Tratemos de
acercarnos más a la personalidad de san Benito. Si es verdad que se aprende
mucho escrutando los ojos y la mirada de alguien, examinemos la manera que
tiene san Benito de mirar las personas y las cosas. (Diál. II, 31, 1-4) La
mirada de san Benito es siempre una mirada liberadora: puede liberar a un
prisionero haciendo caer con una simple mirada las cuerdas que lo ataban.
Podríamos hacer una
letanía de las cosas que nos mantienen atados y ligados. Las componendas en el
sentido peyorativo de la palabra; los falsos criterios de todo tipo; las
etiquetas que nos ponemos unos a otros; los prejuicios contra alguien; los a
priori, etc. ... Todo ello nos paraliza más de lo que creemos. Pero podemos
liberarnos, si aceptamos la mirada que san Benito nos propone en su Regla.
Por ejemplo, ser
libre respecto de lo que se dice de nosotros, sobre todo cuando se trata de la
santidad: no querer pasar por santo, antes de serlo. No estar atado por criterios
de edad, de condición social, de parentesco, de relaciones más o menos
brillantes. Hay que escuchar el consejo de los jóvenes, pero a la vez no hacer
sino lo que animan los ejemplos de los ancianos. Hay que permanecer libres ante
los talentos de un hermano, y jamás preferirlos al orgullo que podría invadirlo
al tener conciencia de que aporta algo al monasterio. Hay que permanecer libre
respecto de las palabras de alguien que dice algo bien, permanecer capaz de
acoger sus palabras, aun cuando su conducta afirme lo contrario.

*Tarea*. Enumera las cosas que, según el extracto sobre san Benito, nos mantienen atados y ligados.

*Material proporcionado*.

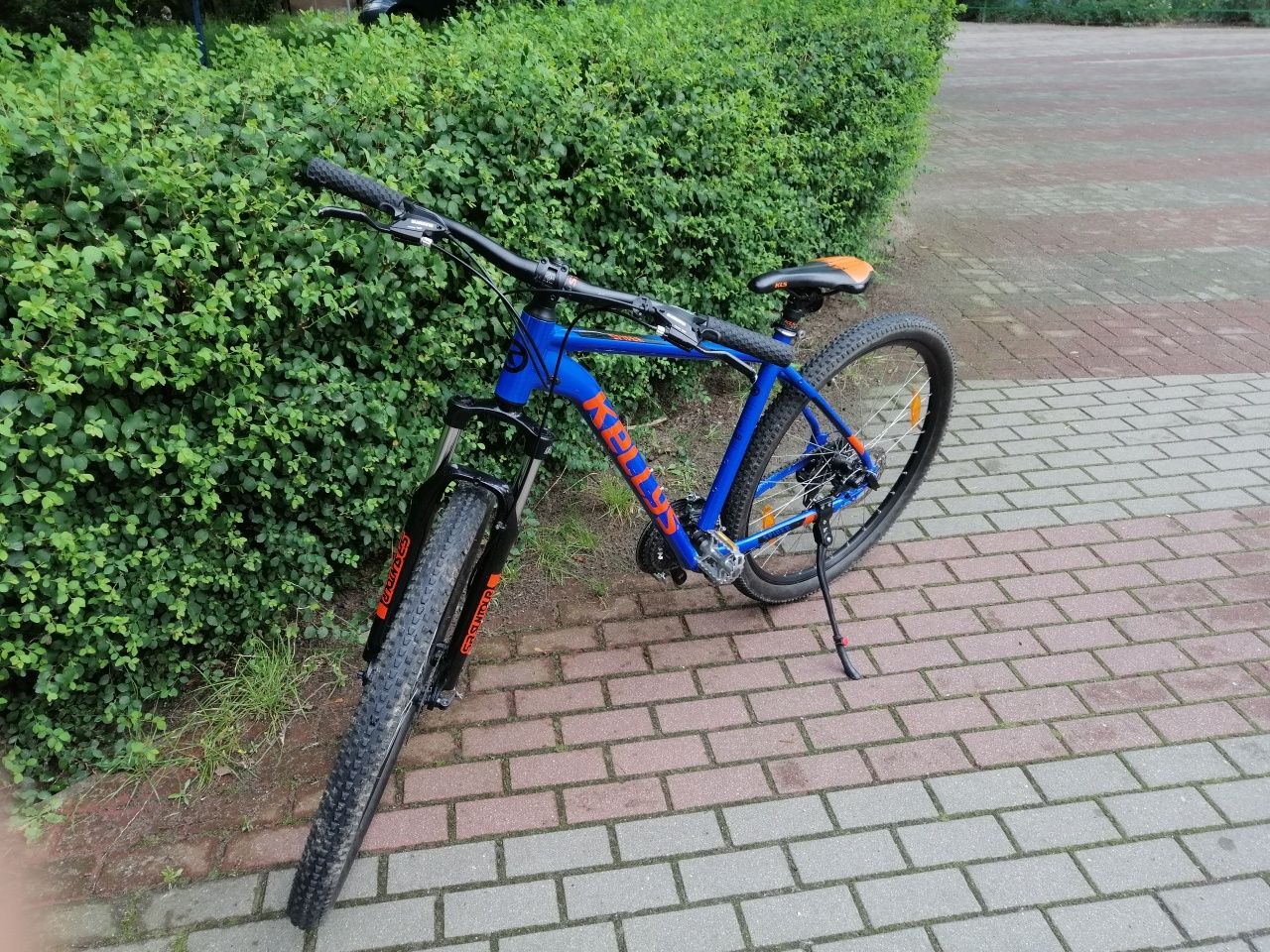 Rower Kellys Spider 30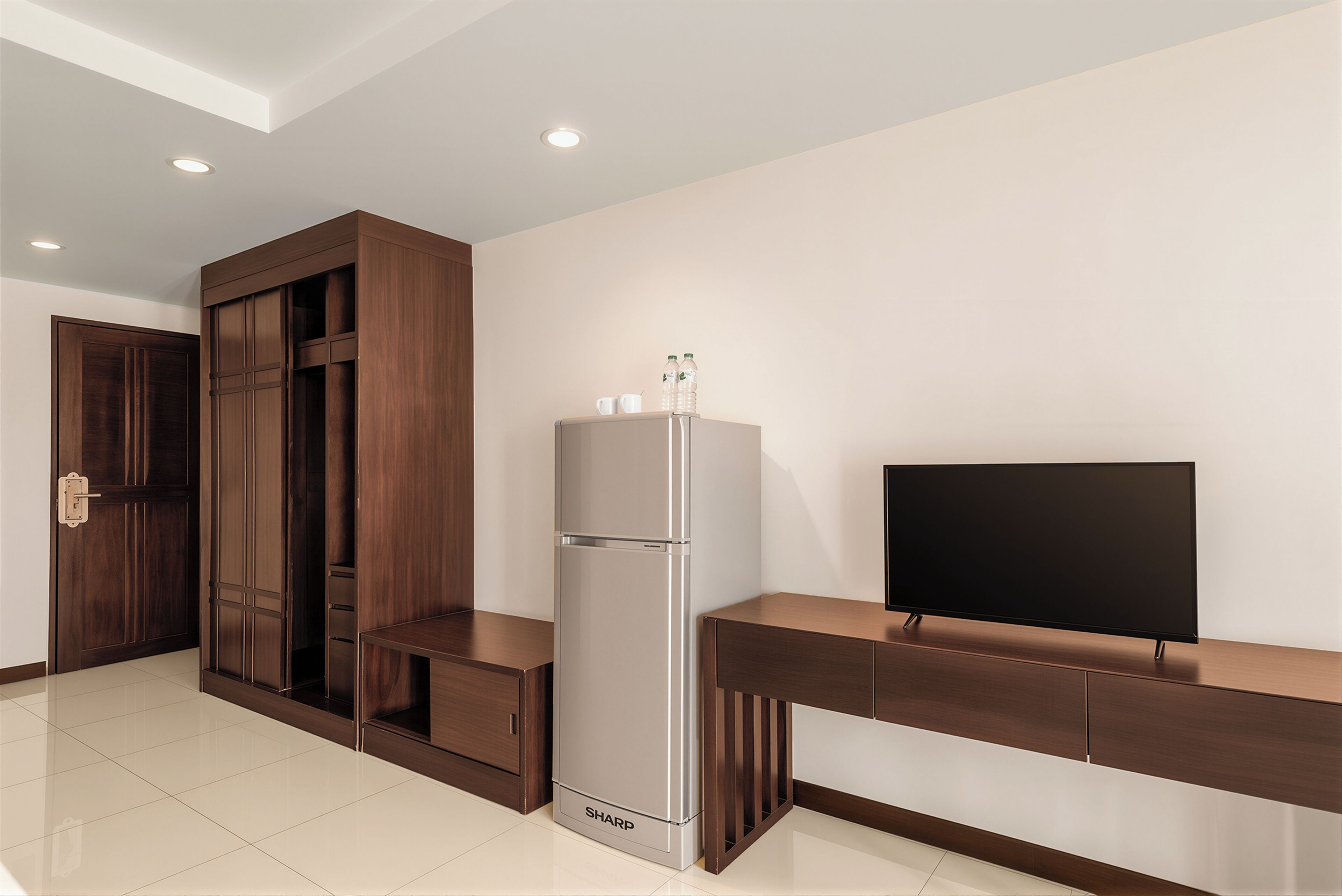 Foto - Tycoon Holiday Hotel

*Respuesta*.
- Las componendas en el sentido peyorativo de la palabra
- Los falsos criterios de todo tipo
- Las etiquetas que nos ponemos unos a otros
- Los prejuicios contra alguien
- Los a priori